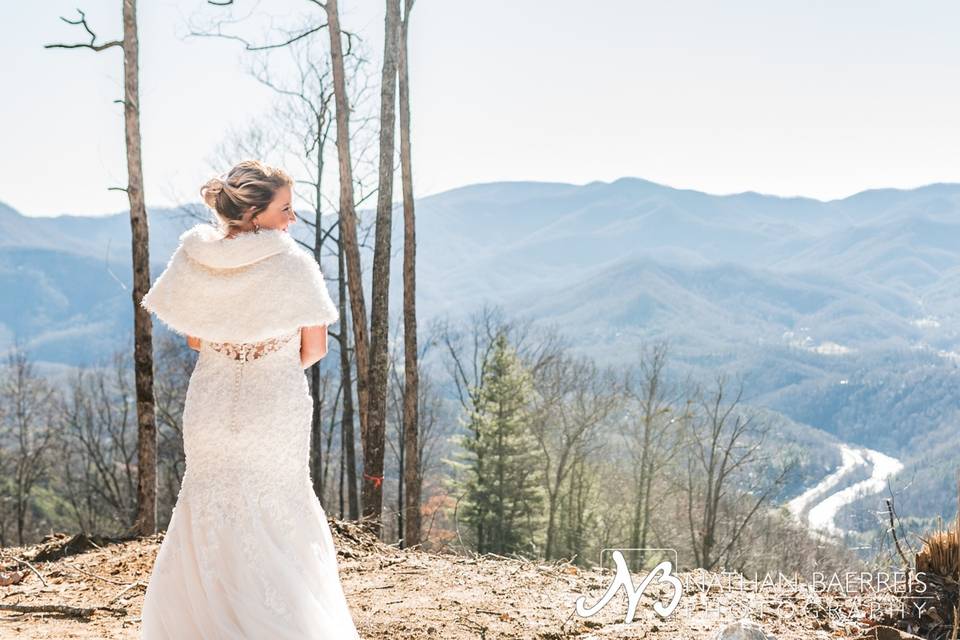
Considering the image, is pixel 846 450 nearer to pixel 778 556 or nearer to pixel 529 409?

* * *

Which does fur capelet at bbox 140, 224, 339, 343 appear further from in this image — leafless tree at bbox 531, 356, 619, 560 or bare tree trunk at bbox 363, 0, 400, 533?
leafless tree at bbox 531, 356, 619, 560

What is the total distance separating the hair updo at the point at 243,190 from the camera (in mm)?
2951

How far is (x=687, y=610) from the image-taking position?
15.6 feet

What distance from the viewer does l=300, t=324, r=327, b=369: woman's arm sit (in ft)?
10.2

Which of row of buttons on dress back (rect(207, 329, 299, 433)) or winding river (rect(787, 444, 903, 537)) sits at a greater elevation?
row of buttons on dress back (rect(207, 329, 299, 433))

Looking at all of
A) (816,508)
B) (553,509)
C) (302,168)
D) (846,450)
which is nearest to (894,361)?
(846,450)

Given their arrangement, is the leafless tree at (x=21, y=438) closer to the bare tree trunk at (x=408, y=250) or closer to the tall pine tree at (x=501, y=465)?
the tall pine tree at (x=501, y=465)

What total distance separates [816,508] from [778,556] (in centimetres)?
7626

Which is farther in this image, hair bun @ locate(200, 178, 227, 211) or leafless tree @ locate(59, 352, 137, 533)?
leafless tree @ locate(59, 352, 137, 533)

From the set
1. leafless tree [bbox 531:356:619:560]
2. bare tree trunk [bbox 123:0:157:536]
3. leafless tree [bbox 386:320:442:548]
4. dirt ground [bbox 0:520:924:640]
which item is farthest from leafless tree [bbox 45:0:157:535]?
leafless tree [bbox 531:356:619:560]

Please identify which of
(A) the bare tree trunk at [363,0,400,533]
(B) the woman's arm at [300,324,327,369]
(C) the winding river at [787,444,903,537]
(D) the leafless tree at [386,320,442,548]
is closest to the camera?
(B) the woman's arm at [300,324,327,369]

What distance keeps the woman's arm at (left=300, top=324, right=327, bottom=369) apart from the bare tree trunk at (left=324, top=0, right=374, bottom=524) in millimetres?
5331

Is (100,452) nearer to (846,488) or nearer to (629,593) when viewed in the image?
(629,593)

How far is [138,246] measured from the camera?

EXERCISE INSTRUCTIONS:
Repeat the records from the line containing "What total distance" through the line containing "How far is [138,246]", inclusive, with "dirt ground" changed to "muddy ground" and nothing else altered.

TASK ANSWER:
What total distance separates [816,508] from [778,556] (in centimetres)?
7626

Which is farther in this image, hair bun @ locate(200, 178, 227, 211) or leafless tree @ locate(59, 352, 137, 533)?
leafless tree @ locate(59, 352, 137, 533)

From the set
1. leafless tree [bbox 531:356:619:560]
2. bare tree trunk [bbox 123:0:157:536]
3. leafless tree [bbox 386:320:442:548]
4. muddy ground [bbox 0:520:924:640]
which item is farthest from leafless tree [bbox 45:0:157:535]?
leafless tree [bbox 531:356:619:560]

Please identify which of
(A) the bare tree trunk at [363,0,400,533]
(B) the woman's arm at [300,324,327,369]
(C) the winding river at [787,444,903,537]
(D) the leafless tree at [386,320,442,548]
is closest to the camera?
(B) the woman's arm at [300,324,327,369]

What distance keeps the woman's arm at (left=300, top=324, right=327, bottom=369) apart from the bare tree trunk at (left=324, top=0, right=374, bottom=524) in millimetres?
5331

Is (100,452) nearer to (846,488) or nearer to (629,593) when viewed in the image?
(629,593)

How far is [138,246] measured from the camera?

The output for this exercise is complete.